Your objective:
Answer these questions from the essay below about leaving Vienna for a Fulbright post in Kupang:
1. In what city and country was the writer living when accepted as a Fulbright ETA to Indonesia?
2. What food does the essay call the local delicacy in Kupang?
3. At what time does public transportation in Kupang stop running?

Page:

— begin —

–By Julianne O’Connell–
When I got accepted as a Fulbright ETA to Indonesia I was living in Vienna, Austria as a United States Teaching Assistant under the auspice of Fulbright Austria. In addition to my work as a teaching assistant I spent my time enjoying Viennese culture: reading in parks, writing in world-class cafe houses, waltzing at balls, and, of course, imbibing. From midday champagne in the teachers lounge to the imperative post-dinner schnapps, ceremonial and recreational drinking was a large part of my Austrian experience.
When I decided to pursue a Fulbright grant in Indonesia, I was hoping for an entirely different experience and thus I applied to a country that was, what I thought, the cultural and geographical inverse of Austria: Indonesia. In the months leading up to the start of my grant I tried to imagine the aspects of my new life but only in the shallowest of ways. I imagined myself living in a Muslim community, dressing hyper-conservatively, and keeping a Halal diet. Forget nights drinking with friends — my year in Indonesia would be a year of reading, reflection and meditation…sure.
Fast forward to 2017 and I find myself living in Kupang, the capital city of the Nusa Tenggara Timur (NTT) province. Located on West Timor island, my new home is a regency of a half a million people with approximately 315,000 living in the city itself. Kupang, like many of the cities in NTT, has a predominantly Christian population. Among other things, this means I have looser restrictions on what I can wear and roast pork is the local delicacy. Even though Kupang doesn’t have the same conservatism as other Indonesian cities, as far as big cities go it seems to be lacking in other areas. I have found fewer than 5 cafes boasting free wifi, the public transportation stops running at 8pm (no Gojek or Uber to supplement it), and heck, there isn’t even a McDonald’s! (A sad standard by which ex-pats judge the legitimacy of any city, anywhere).

— end —

Data supplied:
— begin —

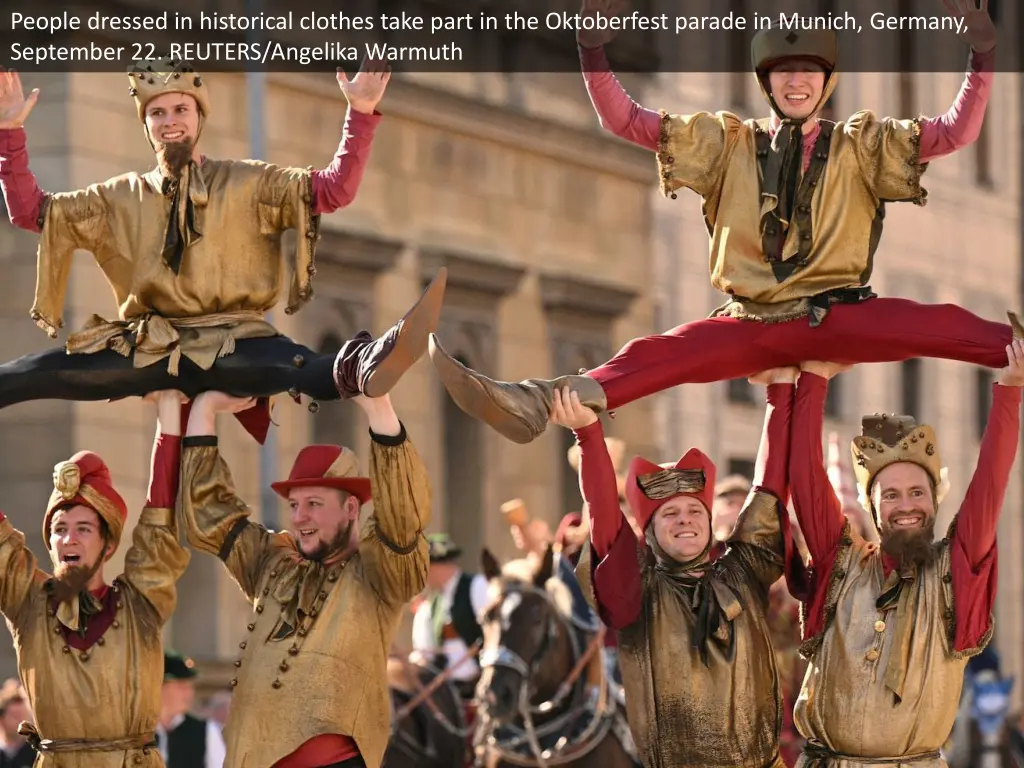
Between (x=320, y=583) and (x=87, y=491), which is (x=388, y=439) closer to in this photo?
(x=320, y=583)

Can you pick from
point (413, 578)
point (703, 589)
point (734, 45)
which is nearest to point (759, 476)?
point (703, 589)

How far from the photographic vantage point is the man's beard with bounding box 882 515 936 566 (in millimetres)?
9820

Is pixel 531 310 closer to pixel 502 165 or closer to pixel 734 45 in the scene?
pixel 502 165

— end —
— begin —

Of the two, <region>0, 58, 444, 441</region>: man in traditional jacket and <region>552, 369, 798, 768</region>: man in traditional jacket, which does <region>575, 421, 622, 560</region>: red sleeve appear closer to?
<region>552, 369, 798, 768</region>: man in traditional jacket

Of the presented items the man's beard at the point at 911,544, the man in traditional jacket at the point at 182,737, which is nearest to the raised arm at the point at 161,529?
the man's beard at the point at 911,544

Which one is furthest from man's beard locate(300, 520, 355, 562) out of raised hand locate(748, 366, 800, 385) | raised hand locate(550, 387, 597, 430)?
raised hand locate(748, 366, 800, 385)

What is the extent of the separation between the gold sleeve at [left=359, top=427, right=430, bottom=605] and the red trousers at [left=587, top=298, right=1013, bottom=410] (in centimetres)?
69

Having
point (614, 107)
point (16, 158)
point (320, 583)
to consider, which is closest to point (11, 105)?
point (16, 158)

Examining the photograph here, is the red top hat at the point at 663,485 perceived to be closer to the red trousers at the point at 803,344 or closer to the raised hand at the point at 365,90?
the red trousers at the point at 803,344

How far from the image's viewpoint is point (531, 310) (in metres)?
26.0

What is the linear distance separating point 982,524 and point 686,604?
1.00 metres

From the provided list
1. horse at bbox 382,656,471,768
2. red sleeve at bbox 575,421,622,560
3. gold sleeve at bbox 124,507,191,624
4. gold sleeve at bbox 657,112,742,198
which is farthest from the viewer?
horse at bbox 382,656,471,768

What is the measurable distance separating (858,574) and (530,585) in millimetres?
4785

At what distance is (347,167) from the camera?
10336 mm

— end —
— begin —

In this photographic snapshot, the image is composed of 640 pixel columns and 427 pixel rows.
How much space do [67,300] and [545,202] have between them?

— end —

Completed exercise:
1. Vienna, Austria
2. Roast pork
3. 8pm